The Problem with Hoopla’s Pay-Per-Loan Model
Publishers like HarperCollins and Simon & Schuster have recently shown increased interest in the pay per loan library ebook services offered by Freading and Hoopla, but at the same time libraries are pulling back.
Publishers like this model because they get paid each time a work is loaned to a patron.
At first, librarians also liked the model because it meant they would not have to pay full price to get copies that might go unused, but then the monthly bills started arriving and the honeymoon ended.
Many libraries have imposed caps on their Hoopla offering. Some have reduced the number of works a patron can borrow each month while others have set a limit on the number of loans made each calendar day.

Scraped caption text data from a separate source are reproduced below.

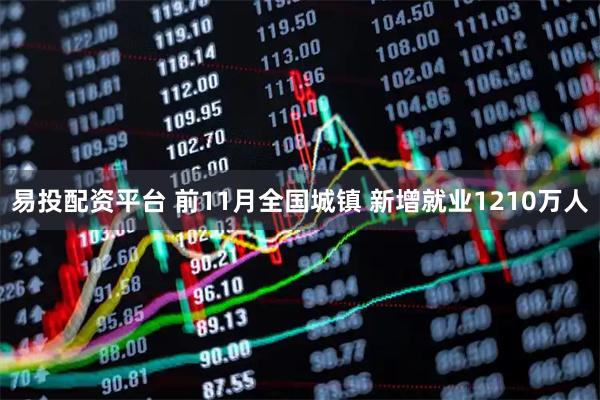 易投配资平台 前11月全国城镇 新增就业1210万人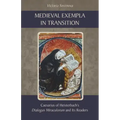Medieval Exempla in Transition: Caesarius of Heisterbach's Dialogus Miraculorum and Its Readers
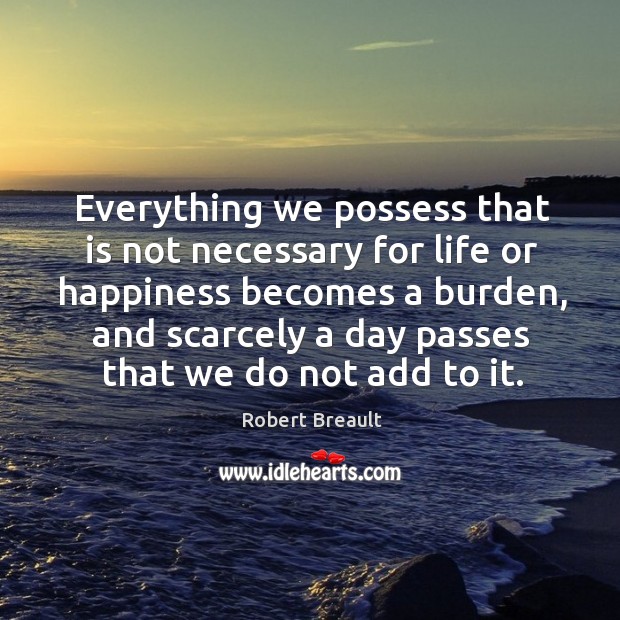 Everything we possess that is not necessary for life or happiness becomes Image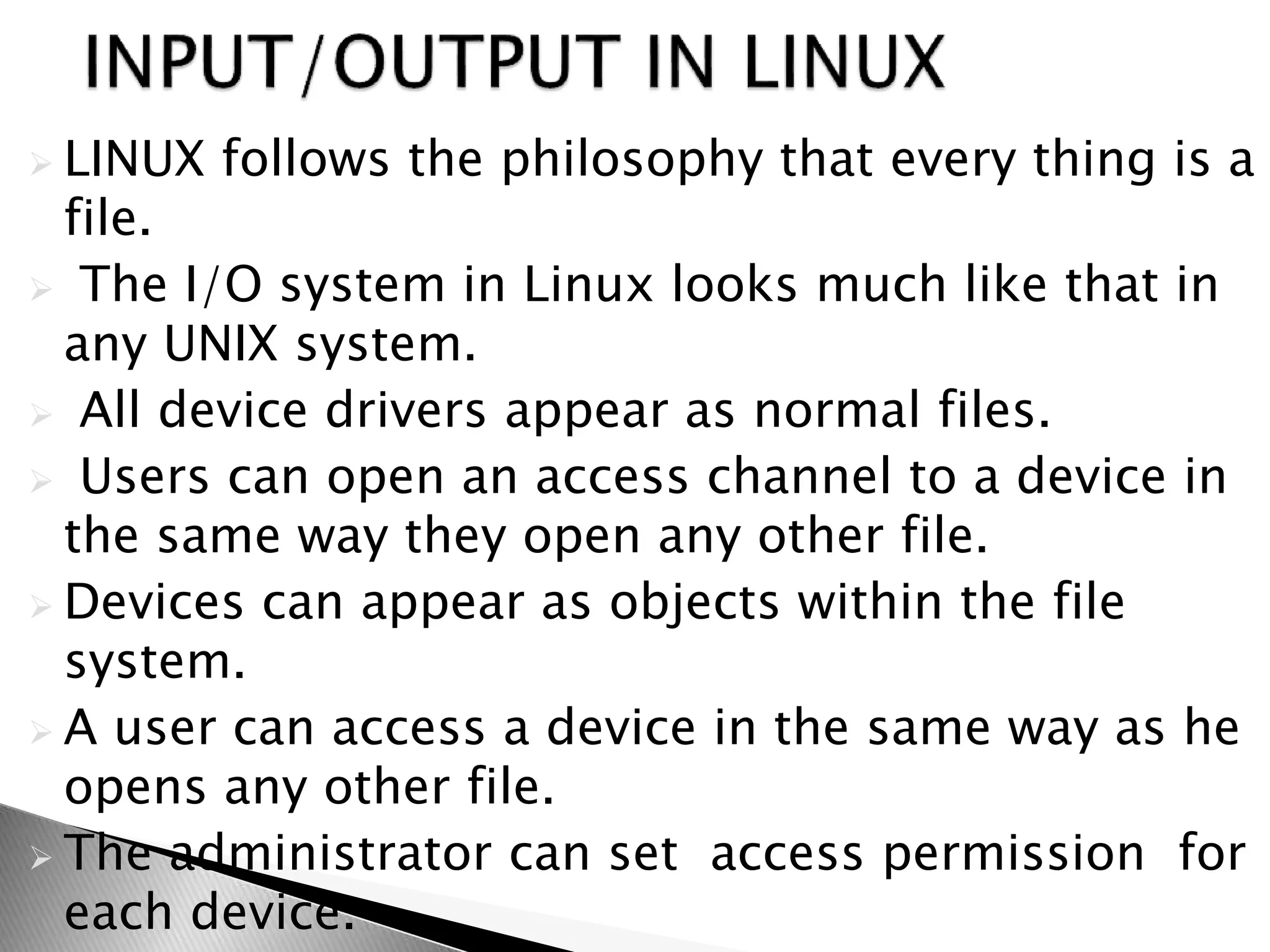  LINUX follows the philosophy that every thing is a
file.
 The I/O system in Linux looks much like that in
any UNIX system.
 All device drivers appear as normal files.
 Users can open an access channel to a device in
the same way they open any other file.
 Devices can appear as objects within the file
system.
 A user can access a device in the same way as he
opens any other file.
 The administrator can set access permission for
each device.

Sonoma County Library, which is located just north of San Francisco, has a daily lending limit which resets every day at 8pm eastern, while on the other side of San Francisco the San Jose Public Library now limits patrons to only borrowing 6 works each month.
The SJPL made it clear that the problem was the cost of Hoopla:
We love this resource, and we want everyone to have a chance to use it. That means that we have to figure out a way to make our payment model fair for everyone. After giving it a great deal of thought, we have decided that a way we can make Hoopla available to every one of our users is to decrease the monthly limit from 8 items to 6 items. This will take effect on November 1. We hope that this will help us manage the cost so that we can keep providing this great content!
The West Fargo Public Library in North Dakota has also reduced its monthly limit.
The Appomattox Regional Library also cited budget constraints as the cause of their daily lending limits. "Due to an increased number of users on the service and with the budget amount allocated for Hoopla, we are finding that the budget caps we have in place for daily usage and monthly limits are being reached much more quickly than in the past, the FAQ reads. "We are working on a solution and are so grateful that such a large number of patrons are interested in using Hoopla."
And then there is CLEVNET, a consortium of 43 library systems in northern Ohio. The Sandusky Register reports that CLEVNET offered Hoopla for a year and then dropped it because the cost was double what had been anticipated.
Many of the libraries that make up CLEVNET decided to keep Hoopla and fund it out of their respective budgets. Few have had trouble with funding, but then again only 2% or 3% of their patrons are signed up. As that number grows, the libraries are bound to be facing a budget crunch.